Bis es so weit ist, können Sie Ihren Schülern noch die ganze Hammond-Geschichte zeigen.

Hammond-Orgelschüler gibt es leider nicht mehr viele. Auch der Keyboard-Trend ist langsam vorbei. Gefragt sind Klavier und vor allem Digitalpiano. Einige enthusiastische Orgelschüler habe ich aber noch. Ich freue mich sehr auf den 30. Januar. Da machen wir in Weiningen ein Konzert mit vielen Schülern, Studenten und Orgelbauern der Firma Rieger – vom Sechsjährigen, der mit einer Pedalverlängerung spielt, bis zu den Grossen. So können wir zeigen, dass die Pfeifenorgel ein Instrument für Klein bis Gross und für jede und jeden ist.

Wie würden Sie Eltern vom Orgelunterricht für die Kinder überzeugen?

Das ist vielleicht nicht die richtige Frage. Es hat mit der heutigen Zeit zu tun. Alles kommt aus Boxen, Apps und Computern. Livemusik ist zeitaufwendig und für viele anstrengend. Früher, wenn im Fernsehen ein Panflöten-Auftritt lief, wollten in der Woche darauf mehrere Kunden eine Panflöte kaufen. Die Hammond-Orgel kommt heute selten in den Medien vor. Darum ist es sehr schwierig, Leute zu überzeugen, sie zu spielen. Ausser im Jazz und bei Revival-Bands ist die Hammond-Orgel wenig aktuell. Man sieht sie kaum und was der Bauer nicht kennt, das frisst er nicht. Aber die Orgel, ob klassisch oder Hammond, ist und bleibt die Königin der Instrumente.

Die Gäste im Orgelsurium sind nach wie vor begeistert. Woher kommen die vielen Leute eigentlich?

Von überall zwischen Bern und dem Bodensee. Schliesslich treten hier richtige Koryphäen auf. Zudem haben wir einen Kunden, der regelmässig aus den Niederlanden anreist. Und einen haben wir, der fliegt alle zwei Jahre von Boston hierher an ein Konzert, weil er die Künstler nirgends von so nahe erleben kann wie hier. Das ist unglaublich. Er muss sich das richtig zusammensparen. Aus Unterengstringen selbst haben wir hingegen eher wenige Gäste.

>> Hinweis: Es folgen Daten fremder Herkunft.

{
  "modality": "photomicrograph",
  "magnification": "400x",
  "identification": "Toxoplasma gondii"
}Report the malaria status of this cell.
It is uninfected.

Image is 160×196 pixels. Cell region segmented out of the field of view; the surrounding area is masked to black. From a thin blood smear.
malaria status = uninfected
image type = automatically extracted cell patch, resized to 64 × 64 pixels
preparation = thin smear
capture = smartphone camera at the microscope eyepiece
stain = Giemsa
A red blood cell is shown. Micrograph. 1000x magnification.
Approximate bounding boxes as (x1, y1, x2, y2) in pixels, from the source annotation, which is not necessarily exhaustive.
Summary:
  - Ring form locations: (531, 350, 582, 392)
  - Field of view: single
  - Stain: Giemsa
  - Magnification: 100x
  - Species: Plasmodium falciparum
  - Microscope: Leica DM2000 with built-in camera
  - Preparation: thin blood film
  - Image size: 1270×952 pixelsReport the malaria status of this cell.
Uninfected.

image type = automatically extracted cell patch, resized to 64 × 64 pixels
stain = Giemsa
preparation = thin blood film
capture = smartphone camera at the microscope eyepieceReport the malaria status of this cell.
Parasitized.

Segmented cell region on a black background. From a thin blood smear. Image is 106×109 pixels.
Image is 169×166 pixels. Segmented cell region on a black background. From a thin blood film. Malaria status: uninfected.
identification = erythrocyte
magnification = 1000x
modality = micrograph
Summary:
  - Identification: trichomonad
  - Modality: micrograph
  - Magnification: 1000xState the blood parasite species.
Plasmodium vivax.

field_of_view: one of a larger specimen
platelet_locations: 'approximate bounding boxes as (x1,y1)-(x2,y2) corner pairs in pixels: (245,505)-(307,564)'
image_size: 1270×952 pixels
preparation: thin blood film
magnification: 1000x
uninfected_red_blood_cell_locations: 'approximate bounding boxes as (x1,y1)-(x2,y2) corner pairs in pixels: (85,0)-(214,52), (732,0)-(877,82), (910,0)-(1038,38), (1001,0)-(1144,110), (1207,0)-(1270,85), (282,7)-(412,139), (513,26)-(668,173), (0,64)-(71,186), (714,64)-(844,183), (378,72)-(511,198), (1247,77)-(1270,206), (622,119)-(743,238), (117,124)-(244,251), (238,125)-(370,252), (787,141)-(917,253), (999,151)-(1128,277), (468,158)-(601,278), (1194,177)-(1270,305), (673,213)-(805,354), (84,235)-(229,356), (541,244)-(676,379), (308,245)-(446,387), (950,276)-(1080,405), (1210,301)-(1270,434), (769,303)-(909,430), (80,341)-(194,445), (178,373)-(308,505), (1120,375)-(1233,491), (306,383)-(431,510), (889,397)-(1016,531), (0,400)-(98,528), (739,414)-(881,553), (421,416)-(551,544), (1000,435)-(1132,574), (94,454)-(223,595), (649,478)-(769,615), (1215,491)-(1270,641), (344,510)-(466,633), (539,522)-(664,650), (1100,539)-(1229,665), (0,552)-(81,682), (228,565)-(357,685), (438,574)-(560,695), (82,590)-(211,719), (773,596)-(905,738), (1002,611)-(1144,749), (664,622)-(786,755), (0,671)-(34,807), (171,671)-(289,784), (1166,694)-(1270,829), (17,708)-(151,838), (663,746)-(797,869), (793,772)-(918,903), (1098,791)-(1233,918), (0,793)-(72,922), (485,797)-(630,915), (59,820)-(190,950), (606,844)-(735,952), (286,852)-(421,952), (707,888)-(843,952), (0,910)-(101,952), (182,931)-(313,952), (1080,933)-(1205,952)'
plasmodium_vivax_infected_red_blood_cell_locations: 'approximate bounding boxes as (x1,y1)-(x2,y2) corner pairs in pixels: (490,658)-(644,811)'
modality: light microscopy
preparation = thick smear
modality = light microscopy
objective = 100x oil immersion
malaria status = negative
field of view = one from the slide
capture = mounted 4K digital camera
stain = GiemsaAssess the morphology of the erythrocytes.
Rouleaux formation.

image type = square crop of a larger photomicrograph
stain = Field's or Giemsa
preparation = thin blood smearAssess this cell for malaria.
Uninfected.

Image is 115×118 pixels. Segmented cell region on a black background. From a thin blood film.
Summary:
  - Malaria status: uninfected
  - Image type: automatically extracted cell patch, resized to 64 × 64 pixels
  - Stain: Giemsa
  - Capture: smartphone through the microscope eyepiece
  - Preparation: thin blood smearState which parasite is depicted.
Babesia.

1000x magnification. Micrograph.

Haben Sie einen Lieblingsmusiker?

Den besten Musiker gibt es nicht, den hat die Katze gefressen. Ich mag jede Musik, die gut gespielt ist, sei das nun Jazz, Barock oder gerne auch Ländler. Wirklich alles, solange es gut gespielt ist.

Zum Schluss: Was wünschen Sie sich für 2018?

Schön wäre, wenn ich einen neuen, würdigen Platz für meine Hammond-Orgeln finden würde. Zudem wünsche ich allen alles Gute und beste Gesundheit. Und weil ich sehr mit dem Christentum verbunden bin, wünsche ich mir, dass der christliche Glaube weiterhin gepflegt wird, auch wenn viele Leute nichts mehr von der Kirche halten.